Repeat the whole listing exactly as written.
╭──
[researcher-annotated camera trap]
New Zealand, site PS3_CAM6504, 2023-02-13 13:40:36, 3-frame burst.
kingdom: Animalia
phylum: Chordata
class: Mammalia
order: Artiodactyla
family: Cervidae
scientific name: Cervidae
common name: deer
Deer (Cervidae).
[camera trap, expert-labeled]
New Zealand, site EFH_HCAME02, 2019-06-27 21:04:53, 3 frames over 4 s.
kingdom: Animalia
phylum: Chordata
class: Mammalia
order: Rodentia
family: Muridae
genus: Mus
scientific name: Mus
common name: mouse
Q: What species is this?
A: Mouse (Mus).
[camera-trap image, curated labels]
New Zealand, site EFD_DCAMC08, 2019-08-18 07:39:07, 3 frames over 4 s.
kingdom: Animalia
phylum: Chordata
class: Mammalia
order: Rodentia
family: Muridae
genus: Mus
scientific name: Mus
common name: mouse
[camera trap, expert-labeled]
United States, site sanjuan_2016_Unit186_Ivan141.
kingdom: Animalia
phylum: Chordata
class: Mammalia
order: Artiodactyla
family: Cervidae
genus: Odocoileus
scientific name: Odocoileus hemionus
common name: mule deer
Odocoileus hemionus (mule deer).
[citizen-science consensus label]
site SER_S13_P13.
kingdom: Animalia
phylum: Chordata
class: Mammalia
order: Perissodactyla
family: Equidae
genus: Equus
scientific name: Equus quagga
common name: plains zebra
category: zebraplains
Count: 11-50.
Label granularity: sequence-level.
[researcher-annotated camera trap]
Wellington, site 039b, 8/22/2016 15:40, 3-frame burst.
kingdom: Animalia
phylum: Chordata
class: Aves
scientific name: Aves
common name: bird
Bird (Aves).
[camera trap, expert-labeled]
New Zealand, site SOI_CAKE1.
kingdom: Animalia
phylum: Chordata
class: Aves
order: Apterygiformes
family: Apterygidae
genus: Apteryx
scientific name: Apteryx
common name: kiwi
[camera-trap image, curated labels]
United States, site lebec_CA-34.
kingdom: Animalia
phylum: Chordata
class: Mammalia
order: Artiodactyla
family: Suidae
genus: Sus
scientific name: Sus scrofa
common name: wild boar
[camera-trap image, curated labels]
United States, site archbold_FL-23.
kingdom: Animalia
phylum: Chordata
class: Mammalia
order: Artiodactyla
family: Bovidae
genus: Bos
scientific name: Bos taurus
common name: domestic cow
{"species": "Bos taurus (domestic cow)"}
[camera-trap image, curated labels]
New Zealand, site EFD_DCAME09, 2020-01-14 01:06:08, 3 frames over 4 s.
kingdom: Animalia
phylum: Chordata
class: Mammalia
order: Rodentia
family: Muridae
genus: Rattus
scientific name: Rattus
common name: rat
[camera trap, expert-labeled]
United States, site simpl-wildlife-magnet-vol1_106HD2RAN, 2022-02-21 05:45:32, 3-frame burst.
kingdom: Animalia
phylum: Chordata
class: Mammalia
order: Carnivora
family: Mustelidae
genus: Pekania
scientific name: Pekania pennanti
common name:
╰──
Response for this exercise:
[researcher-annotated camera trap]
New Zealand, site PS3_CAM6504, 2023-02-13 13:40:36, 3-frame burst.
kingdom: Animalia
phylum: Chordata
class: Mammalia
order: Artiodactyla
family: Cervidae
scientific name: Cervidae
common name: deer
Deer (Cervidae).
[camera trap, expert-labeled]
New Zealand, site EFH_HCAME02, 2019-06-27 21:04:53, 3 frames over 4 s.
kingdom: Animalia
phylum: Chordata
class: Mammalia
order: Rodentia
family: Muridae
genus: Mus
scientific name: Mus
common name: mouse
Q: What species is this?
A: Mouse (Mus).
[camera-trap image, curated labels]
New Zealand, site EFD_DCAMC08, 2019-08-18 07:39:07, 3 frames over 4 s.
kingdom: Animalia
phylum: Chordata
class: Mammalia
order: Rodentia
family: Muridae
genus: Mus
scientific name: Mus
common name: mouse
[camera trap, expert-labeled]
United States, site sanjuan_2016_Unit186_Ivan141.
kingdom: Animalia
phylum: Chordata
class: Mammalia
order: Artiodactyla
family: Cervidae
genus: Odocoileus
scientific name: Odocoileus hemionus
common name: mule deer
Odocoileus hemionus (mule deer).
[citizen-science consensus label]
site SER_S13_P13.
kingdom: Animalia
phylum: Chordata
class: Mammalia
order: Perissodactyla
family: Equidae
genus: Equus
scientific name: Equus quagga
common name: plains zebra
category: zebraplains
Count: 11-50.
Label granularity: sequence-level.
[researcher-annotated camera trap]
Wellington, site 039b, 8/22/2016 15:40, 3-frame burst.
kingdom: Animalia
phylum: Chordata
class: Aves
scientific name: Aves
common name: bird
Bird (Aves).
[camera trap, expert-labeled]
New Zealand, site SOI_CAKE1.
kingdom: Animalia
phylum: Chordata
class: Aves
order: Apterygiformes
family: Apterygidae
genus: Apteryx
scientific name: Apteryx
common name: kiwi
[camera-trap image, curated labels]
United States, site lebec_CA-34.
kingdom: Animalia
phylum: Chordata
class: Mammalia
order: Artiodactyla
family: Suidae
genus: Sus
scientific name: Sus scrofa
common name: wild boar
[camera-trap image, curated labels]
United States, site archbold_FL-23.
kingdom: Animalia
phylum: Chordata
class: Mammalia
order: Artiodactyla
family: Bovidae
genus: Bos
scientific name: Bos taurus
common name: domestic cow
{"species": "Bos taurus (domestic cow)"}
[camera-trap image, curated labels]
New Zealand, site EFD_DCAME09, 2020-01-14 01:06:08, 3 frames over 4 s.
kingdom: Animalia
phylum: Chordata
class: Mammalia
order: Rodentia
family: Muridae
genus: Rattus
scientific name: Rattus
common name: rat
[camera trap, expert-labeled]
United States, site simpl-wildlife-magnet-vol1_106HD2RAN, 2022-02-21 05:45:32, 3-frame burst.
kingdom: Animalia
phylum: Chordata
class: Mammalia
order: Carnivora
family: Mustelidae
genus: Pekania
scientific name: Pekania pennanti
common name:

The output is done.